_YOUR GOAL_
Look below for the line that contains "As framed in", then copy it and each following line to the end of the records, minus any pictures.

_Questions about scenes in images_
┄┄┄┄┄┄┄┄┄┄┄┄┄┄┄┄┄┄┄┄

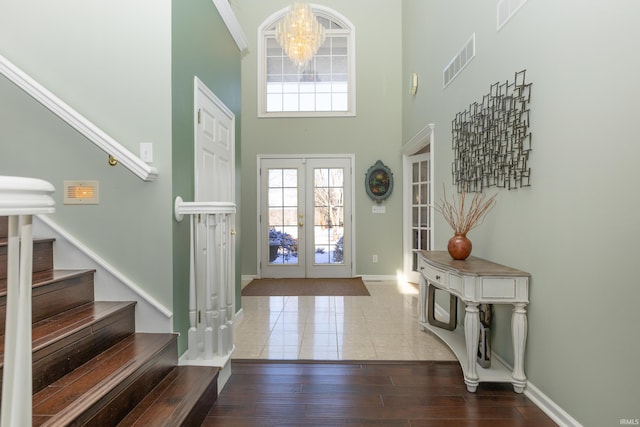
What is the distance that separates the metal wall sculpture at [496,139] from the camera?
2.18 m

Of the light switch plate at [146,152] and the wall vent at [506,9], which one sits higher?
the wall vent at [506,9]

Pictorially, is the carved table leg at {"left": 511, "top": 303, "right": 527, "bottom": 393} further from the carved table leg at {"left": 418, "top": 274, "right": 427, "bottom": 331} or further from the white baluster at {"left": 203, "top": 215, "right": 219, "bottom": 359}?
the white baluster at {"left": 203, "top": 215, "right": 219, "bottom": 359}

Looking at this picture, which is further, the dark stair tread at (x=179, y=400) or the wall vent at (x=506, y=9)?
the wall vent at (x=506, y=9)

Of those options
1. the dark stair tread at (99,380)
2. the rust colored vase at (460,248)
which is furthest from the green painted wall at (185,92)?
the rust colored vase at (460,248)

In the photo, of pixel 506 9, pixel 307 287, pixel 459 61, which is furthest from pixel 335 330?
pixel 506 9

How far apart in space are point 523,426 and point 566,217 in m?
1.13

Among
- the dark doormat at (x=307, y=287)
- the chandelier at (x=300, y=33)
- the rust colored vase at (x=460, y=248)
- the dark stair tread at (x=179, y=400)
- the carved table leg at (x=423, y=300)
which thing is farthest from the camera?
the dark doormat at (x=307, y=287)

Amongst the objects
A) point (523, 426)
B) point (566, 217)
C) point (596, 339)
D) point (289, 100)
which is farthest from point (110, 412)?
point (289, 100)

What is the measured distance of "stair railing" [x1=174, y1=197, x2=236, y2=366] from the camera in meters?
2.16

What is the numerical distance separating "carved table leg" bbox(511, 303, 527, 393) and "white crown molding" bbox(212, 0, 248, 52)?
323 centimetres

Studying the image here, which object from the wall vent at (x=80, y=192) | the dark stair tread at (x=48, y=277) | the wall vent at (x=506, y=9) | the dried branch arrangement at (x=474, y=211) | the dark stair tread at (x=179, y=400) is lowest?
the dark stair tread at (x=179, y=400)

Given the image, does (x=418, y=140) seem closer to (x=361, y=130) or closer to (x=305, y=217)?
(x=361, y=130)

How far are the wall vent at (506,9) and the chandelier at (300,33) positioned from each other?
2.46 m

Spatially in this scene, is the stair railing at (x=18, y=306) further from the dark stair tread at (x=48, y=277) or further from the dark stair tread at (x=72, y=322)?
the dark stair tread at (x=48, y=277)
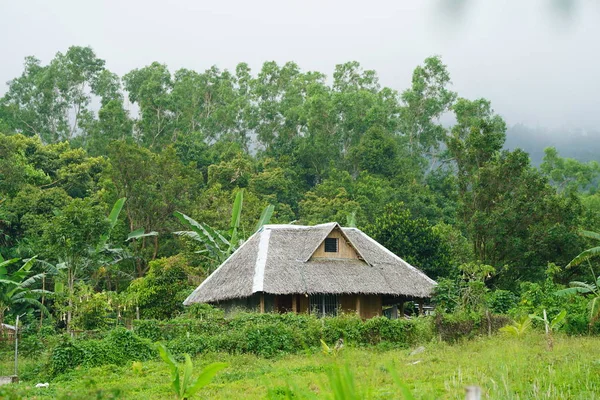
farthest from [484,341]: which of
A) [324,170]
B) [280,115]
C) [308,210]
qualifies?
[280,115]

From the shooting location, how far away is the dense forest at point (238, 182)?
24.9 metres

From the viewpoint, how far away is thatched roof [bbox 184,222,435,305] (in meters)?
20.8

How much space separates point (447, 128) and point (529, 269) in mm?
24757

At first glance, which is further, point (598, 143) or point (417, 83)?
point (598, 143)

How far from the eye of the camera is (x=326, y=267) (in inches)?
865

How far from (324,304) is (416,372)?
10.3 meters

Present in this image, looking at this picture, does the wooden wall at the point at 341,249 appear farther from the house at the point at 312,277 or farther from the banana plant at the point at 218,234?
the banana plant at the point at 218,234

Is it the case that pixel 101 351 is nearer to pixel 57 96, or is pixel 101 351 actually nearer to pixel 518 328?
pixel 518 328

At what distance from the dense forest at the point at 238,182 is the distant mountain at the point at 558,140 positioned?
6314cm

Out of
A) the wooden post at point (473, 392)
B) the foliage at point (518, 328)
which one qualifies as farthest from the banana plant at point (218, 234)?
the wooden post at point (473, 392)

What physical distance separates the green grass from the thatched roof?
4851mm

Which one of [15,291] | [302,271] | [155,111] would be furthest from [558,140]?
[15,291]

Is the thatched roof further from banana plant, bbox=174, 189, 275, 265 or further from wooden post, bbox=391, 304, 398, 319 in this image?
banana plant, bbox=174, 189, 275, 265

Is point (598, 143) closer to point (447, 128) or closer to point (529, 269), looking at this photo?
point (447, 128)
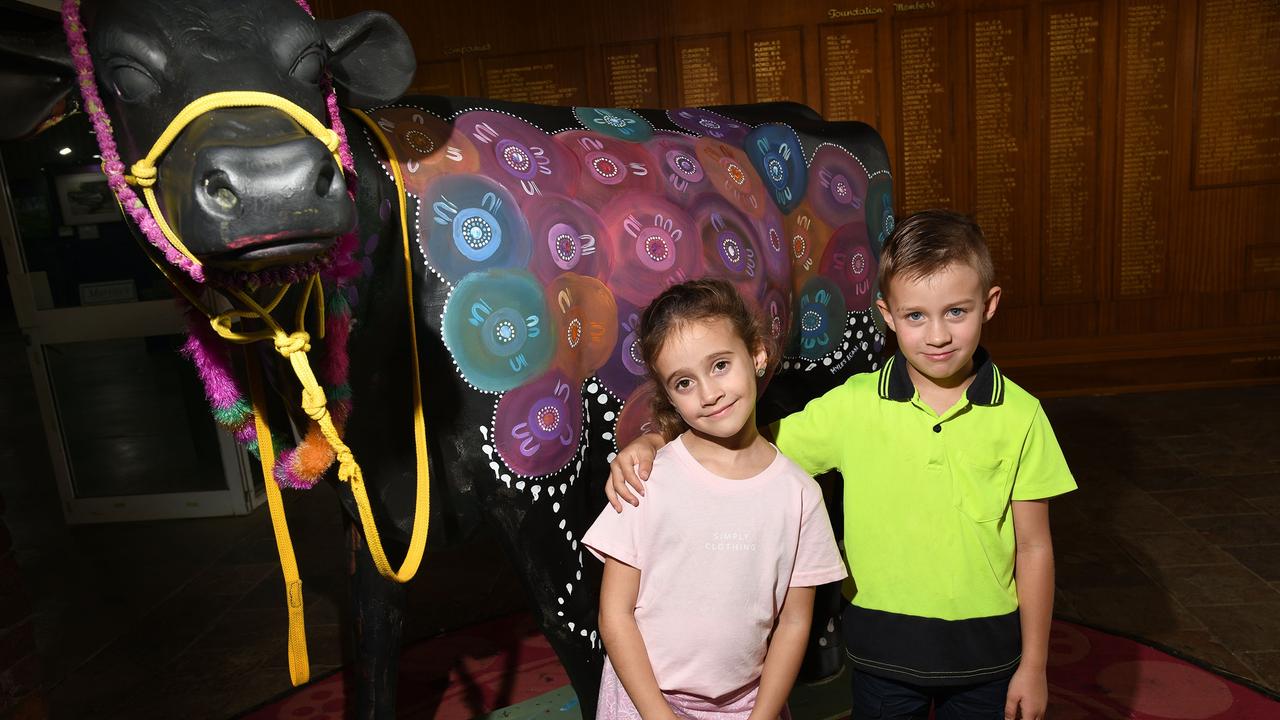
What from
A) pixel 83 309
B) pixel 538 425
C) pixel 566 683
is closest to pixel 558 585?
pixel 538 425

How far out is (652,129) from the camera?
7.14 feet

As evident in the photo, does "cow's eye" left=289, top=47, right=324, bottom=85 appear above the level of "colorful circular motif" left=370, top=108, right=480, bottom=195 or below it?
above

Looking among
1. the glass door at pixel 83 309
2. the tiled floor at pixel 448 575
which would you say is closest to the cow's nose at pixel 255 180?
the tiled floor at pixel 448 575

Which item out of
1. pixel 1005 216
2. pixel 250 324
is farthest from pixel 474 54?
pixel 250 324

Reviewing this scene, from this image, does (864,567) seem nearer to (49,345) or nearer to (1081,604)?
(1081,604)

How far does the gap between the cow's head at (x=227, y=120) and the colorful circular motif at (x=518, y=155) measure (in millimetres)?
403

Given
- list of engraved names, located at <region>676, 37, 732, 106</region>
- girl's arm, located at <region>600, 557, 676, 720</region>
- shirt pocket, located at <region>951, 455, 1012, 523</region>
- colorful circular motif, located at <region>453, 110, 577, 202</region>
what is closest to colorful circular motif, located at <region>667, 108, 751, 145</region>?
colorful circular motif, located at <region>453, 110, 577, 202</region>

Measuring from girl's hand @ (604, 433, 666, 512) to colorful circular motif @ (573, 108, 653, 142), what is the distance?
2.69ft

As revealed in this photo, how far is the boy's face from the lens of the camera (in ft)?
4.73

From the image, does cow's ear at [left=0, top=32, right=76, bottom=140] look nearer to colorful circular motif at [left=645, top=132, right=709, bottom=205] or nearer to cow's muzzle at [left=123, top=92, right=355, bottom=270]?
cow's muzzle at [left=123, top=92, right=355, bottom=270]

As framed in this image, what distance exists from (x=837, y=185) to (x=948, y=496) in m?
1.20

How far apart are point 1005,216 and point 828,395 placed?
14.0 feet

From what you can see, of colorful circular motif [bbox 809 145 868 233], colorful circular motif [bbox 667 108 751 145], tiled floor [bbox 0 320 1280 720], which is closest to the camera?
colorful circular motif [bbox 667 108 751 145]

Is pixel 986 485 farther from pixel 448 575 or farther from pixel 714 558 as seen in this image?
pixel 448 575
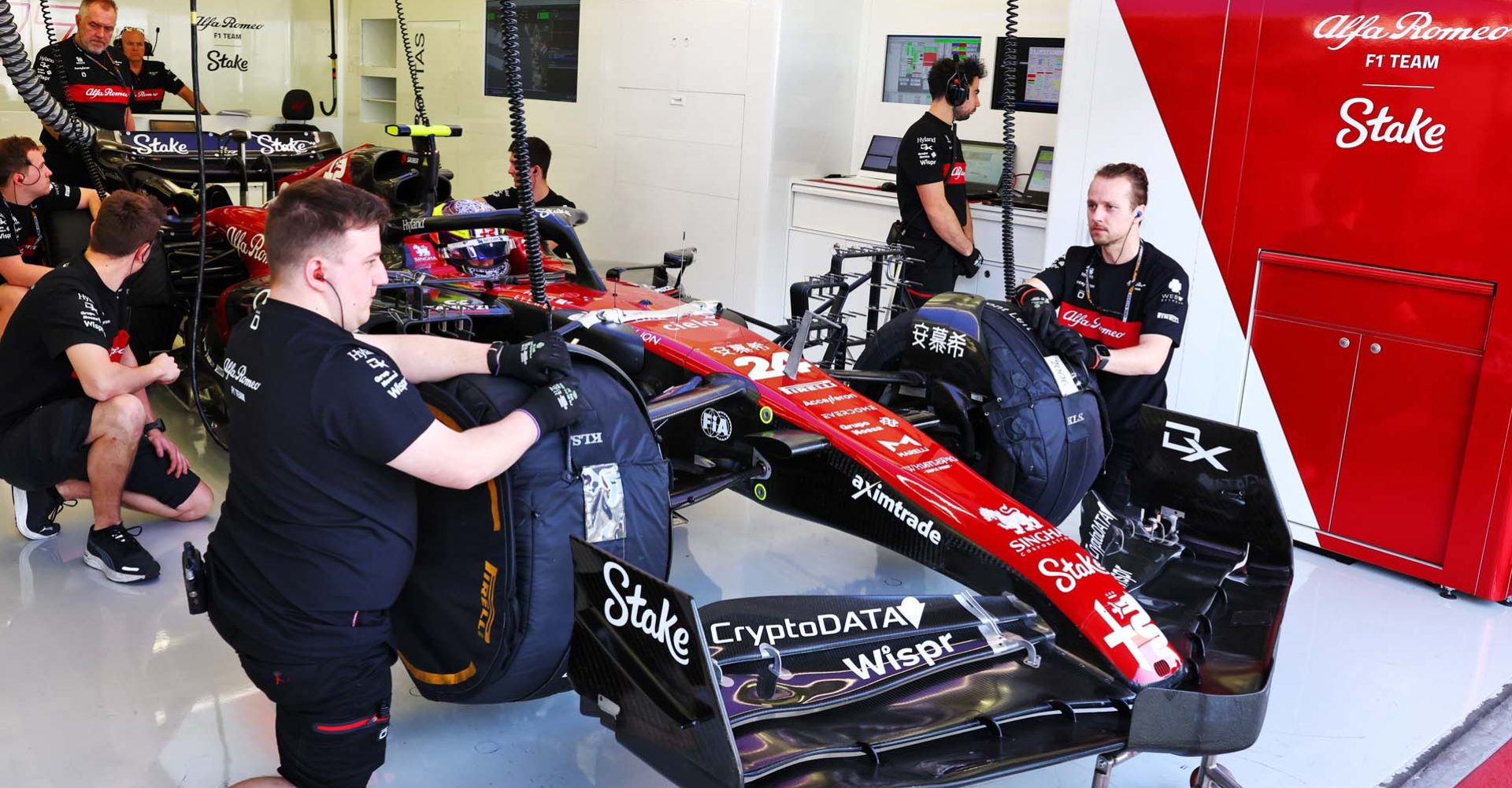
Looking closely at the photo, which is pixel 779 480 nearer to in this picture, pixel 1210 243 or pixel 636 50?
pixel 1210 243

┄┄┄┄┄┄┄┄┄┄┄┄┄┄┄┄┄┄┄┄

_SOLUTION FOR THIS PROBLEM_
As framed in this image, what distance exists from (x=837, y=185) to (x=948, y=496) in m?
1.20

How far apart are point 1005,216 and point 828,395 placed?
14.0 feet

From what you can see, of colorful circular motif [bbox 809 145 868 233], colorful circular motif [bbox 667 108 751 145], tiled floor [bbox 0 320 1280 720], which is closest to the camera?
colorful circular motif [bbox 667 108 751 145]

Is pixel 986 485 farther from pixel 448 575 or farther from pixel 714 558 as seen in this image?
pixel 448 575
Looking closely at the photo, which is pixel 779 480 nearer to in this picture, pixel 1210 243 or pixel 636 50?
pixel 1210 243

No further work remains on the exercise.